Dosya kapsamı ile tüm yukarıda belirtilen hususlar davacının eylemleri ile birlikte değerlendirildiğinde, davalı işveren açısından haklı fesih sebebi oluşturacağı kabul edilmelidir. Bu anlamda, haklı fesih sebebine dayalı olarak davanın reddine karar verilmesi gerekirken yanılgılı değerlendirme ile yazılı şekilde hüküm tesisi isabetsizdir.
Belirtilen sebeplerle, 4857 sayılı İş Kanunu’nun 20. maddesinin 3. fıkrası uyarınca, Bölge Adliye Mahkemesince kurulan hükmün bozulmak suretiyle ortadan kaldırılması ve aşağıdaki gibi karar verilmesi gerekmiştir.

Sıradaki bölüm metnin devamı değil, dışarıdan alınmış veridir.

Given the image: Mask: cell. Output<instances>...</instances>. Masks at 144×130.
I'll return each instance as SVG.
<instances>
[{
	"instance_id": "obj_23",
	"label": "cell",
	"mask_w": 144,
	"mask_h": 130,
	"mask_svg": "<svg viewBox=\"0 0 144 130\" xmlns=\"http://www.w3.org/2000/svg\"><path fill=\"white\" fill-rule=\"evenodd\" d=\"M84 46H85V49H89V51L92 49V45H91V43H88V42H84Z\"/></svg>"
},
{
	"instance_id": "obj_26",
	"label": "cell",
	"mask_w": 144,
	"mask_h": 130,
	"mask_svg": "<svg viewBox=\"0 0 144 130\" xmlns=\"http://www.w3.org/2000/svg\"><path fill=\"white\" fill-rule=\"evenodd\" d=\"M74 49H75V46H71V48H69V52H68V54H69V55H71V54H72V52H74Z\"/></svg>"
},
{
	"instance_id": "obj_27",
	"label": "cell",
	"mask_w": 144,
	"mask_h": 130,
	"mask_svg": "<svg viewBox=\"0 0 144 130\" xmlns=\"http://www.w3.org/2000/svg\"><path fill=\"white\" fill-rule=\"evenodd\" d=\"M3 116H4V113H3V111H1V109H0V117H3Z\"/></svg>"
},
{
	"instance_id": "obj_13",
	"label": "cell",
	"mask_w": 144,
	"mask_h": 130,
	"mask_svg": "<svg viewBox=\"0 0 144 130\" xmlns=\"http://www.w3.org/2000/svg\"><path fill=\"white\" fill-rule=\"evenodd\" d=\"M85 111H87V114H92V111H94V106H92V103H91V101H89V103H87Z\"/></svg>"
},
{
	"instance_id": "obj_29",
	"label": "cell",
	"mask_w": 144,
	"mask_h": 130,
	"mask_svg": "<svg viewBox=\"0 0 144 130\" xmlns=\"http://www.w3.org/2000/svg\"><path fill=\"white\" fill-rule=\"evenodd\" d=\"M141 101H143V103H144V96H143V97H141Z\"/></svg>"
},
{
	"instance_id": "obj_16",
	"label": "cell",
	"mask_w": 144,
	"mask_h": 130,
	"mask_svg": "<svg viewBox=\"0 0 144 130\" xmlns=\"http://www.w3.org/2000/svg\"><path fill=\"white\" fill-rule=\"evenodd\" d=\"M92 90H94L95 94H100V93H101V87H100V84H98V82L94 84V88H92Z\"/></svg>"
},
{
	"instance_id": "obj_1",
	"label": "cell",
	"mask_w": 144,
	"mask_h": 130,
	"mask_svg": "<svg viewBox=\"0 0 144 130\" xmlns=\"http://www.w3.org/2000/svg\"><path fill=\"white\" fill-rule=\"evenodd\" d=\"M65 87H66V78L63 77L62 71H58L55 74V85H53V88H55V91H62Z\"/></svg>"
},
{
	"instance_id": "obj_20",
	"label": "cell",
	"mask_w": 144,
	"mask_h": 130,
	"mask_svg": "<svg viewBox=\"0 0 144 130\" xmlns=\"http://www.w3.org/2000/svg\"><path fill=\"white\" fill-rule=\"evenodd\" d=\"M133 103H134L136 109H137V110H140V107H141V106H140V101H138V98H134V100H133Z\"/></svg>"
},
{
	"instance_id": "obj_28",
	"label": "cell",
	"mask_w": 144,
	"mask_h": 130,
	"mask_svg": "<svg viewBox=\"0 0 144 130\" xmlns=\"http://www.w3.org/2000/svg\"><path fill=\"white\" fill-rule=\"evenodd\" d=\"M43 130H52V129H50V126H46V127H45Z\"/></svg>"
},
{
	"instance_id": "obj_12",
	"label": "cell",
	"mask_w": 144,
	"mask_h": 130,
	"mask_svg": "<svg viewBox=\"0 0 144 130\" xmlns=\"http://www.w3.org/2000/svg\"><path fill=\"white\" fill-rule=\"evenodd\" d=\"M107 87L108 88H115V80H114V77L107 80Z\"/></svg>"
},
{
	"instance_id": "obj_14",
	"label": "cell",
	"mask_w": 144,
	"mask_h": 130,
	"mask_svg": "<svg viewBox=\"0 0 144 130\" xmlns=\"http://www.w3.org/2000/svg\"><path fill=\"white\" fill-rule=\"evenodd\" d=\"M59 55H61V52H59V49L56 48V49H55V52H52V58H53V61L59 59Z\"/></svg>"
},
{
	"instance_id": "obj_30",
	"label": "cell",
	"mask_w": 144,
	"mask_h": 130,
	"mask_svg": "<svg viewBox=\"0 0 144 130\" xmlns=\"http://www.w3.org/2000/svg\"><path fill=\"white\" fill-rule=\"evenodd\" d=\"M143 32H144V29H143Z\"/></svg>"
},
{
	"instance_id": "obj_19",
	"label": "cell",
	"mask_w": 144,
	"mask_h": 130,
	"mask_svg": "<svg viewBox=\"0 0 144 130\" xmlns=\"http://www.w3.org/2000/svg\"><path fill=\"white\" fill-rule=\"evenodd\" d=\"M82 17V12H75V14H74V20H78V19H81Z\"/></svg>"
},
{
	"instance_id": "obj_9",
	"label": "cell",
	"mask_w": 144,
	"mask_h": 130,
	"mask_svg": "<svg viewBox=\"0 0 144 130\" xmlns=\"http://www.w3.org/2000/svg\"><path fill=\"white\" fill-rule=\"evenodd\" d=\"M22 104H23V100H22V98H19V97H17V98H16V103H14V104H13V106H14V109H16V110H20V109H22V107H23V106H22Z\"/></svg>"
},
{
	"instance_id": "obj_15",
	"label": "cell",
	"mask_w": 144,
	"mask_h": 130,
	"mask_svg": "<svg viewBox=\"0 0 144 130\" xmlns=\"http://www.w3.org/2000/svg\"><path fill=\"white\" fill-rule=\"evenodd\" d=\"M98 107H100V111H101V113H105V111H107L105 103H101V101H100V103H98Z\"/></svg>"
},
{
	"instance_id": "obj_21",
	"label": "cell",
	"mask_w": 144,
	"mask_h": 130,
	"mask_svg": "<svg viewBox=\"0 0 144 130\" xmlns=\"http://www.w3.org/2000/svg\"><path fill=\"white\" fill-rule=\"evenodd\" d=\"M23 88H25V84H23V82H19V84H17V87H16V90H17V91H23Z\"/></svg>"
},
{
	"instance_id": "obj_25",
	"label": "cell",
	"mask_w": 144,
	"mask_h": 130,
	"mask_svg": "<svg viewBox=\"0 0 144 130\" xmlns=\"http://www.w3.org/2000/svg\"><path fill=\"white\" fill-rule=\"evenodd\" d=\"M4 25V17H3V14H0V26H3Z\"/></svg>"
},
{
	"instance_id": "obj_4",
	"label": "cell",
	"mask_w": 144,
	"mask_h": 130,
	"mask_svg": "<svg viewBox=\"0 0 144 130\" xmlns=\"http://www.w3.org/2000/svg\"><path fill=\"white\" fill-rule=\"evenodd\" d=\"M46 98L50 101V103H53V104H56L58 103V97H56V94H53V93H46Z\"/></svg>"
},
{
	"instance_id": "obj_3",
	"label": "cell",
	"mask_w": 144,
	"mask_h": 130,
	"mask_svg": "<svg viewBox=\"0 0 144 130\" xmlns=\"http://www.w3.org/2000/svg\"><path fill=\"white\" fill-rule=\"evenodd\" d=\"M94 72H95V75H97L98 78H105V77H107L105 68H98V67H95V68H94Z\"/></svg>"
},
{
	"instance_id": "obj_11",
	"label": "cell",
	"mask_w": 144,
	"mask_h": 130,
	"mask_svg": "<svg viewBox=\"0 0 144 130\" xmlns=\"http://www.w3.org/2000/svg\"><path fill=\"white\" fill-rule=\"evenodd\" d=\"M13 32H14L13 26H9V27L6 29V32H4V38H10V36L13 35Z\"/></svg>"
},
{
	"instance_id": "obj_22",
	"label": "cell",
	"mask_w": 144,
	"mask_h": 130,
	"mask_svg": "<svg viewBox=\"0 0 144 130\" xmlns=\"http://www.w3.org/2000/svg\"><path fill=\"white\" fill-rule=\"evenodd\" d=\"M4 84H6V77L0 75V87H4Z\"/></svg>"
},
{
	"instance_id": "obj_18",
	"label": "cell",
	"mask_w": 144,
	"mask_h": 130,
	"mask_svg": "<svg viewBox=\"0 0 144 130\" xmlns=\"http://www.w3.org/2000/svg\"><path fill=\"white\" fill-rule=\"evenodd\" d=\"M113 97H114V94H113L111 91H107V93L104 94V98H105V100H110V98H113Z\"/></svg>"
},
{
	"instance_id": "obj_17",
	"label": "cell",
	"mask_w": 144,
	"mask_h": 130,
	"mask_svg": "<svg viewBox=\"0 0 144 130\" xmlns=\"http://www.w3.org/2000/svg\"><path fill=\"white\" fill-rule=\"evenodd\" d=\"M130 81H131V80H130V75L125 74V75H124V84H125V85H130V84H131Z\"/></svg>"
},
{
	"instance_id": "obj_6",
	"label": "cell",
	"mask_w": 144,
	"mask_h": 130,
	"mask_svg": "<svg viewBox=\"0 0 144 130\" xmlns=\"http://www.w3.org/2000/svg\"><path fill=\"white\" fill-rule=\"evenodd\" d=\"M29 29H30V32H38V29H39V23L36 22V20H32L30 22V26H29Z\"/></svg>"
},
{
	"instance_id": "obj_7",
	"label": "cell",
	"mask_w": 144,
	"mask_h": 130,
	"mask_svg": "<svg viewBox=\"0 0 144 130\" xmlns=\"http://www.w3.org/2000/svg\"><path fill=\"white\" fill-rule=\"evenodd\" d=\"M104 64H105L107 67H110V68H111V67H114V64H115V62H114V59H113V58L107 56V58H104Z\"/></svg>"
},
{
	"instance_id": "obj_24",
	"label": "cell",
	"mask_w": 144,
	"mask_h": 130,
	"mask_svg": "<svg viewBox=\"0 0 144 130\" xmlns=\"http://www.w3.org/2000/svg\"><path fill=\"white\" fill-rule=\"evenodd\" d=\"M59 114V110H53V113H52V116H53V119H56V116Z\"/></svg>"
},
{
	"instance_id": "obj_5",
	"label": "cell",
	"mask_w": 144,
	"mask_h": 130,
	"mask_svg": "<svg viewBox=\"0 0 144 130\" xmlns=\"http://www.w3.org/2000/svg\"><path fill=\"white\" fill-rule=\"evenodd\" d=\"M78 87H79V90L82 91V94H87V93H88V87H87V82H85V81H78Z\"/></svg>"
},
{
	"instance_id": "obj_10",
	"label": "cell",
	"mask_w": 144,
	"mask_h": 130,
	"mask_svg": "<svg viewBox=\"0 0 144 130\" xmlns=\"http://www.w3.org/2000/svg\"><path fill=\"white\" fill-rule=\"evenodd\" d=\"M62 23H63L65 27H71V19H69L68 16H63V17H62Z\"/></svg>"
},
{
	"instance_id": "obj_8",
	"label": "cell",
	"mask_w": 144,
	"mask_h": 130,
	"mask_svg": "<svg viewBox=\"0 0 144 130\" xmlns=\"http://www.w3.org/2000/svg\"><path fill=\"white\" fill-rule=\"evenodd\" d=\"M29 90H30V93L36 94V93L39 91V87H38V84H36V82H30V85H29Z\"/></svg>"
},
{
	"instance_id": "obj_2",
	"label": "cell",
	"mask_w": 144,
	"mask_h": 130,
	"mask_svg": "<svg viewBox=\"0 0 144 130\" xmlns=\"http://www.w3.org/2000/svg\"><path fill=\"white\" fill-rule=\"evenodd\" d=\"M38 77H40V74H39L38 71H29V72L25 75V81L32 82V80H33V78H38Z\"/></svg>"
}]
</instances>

HÜKÜM : Yukarıda belirtilen sebeplerle;
1-… Bölge Adliye Mahkemesi 6. Hukuk Dairesinin 19.10.2017 tarih ve 2017/1829 Esas-2017/2214 Karar sayılı kararının BOZULARAK ORTADAN KALDIRILMASINA,
2-Davanın REDDİNE,
3-Karar tarihi itibariyle alınması gerekli olan 35,90 TL karar ve ilam harcından, peşin alınan 29,20 TL harcın mahsubu ile bakiye 6,70 TL karar ve ilam harcının davacıdan tahsili ile hazineye gelir kaydına,
4-Davacının yapmış olduğu yargılama giderinin üzerinde bırakılmasına, davalı tarafından yapılan 80,00 TL yargılama giderinin davacıdan tahsili ile bu davalıya ödenmesine,
5-Karar tarihinde yürürlükte bulunan tarifeye göre 2.180,00 TL ücreti vekâletin davacıdan alınarak davalıya verilmesine,
6-Dosyanın kararı veren İlk Derece Mahkemesine gönderilmesine, karardan bir örneğin kararı veren Bölge Adliye Mahkemesine gönderilmesine,
7-Taraflarca yatırılan gider avanslarından varsa kullanılmayan bakiyelerinin ilgili tarafa iadesine, peşin alınan temyiz harcının istek halinde ilgiliye iadesine, 14.02.2018 tarihinde oybirliği ile kesin olarak karar verildi.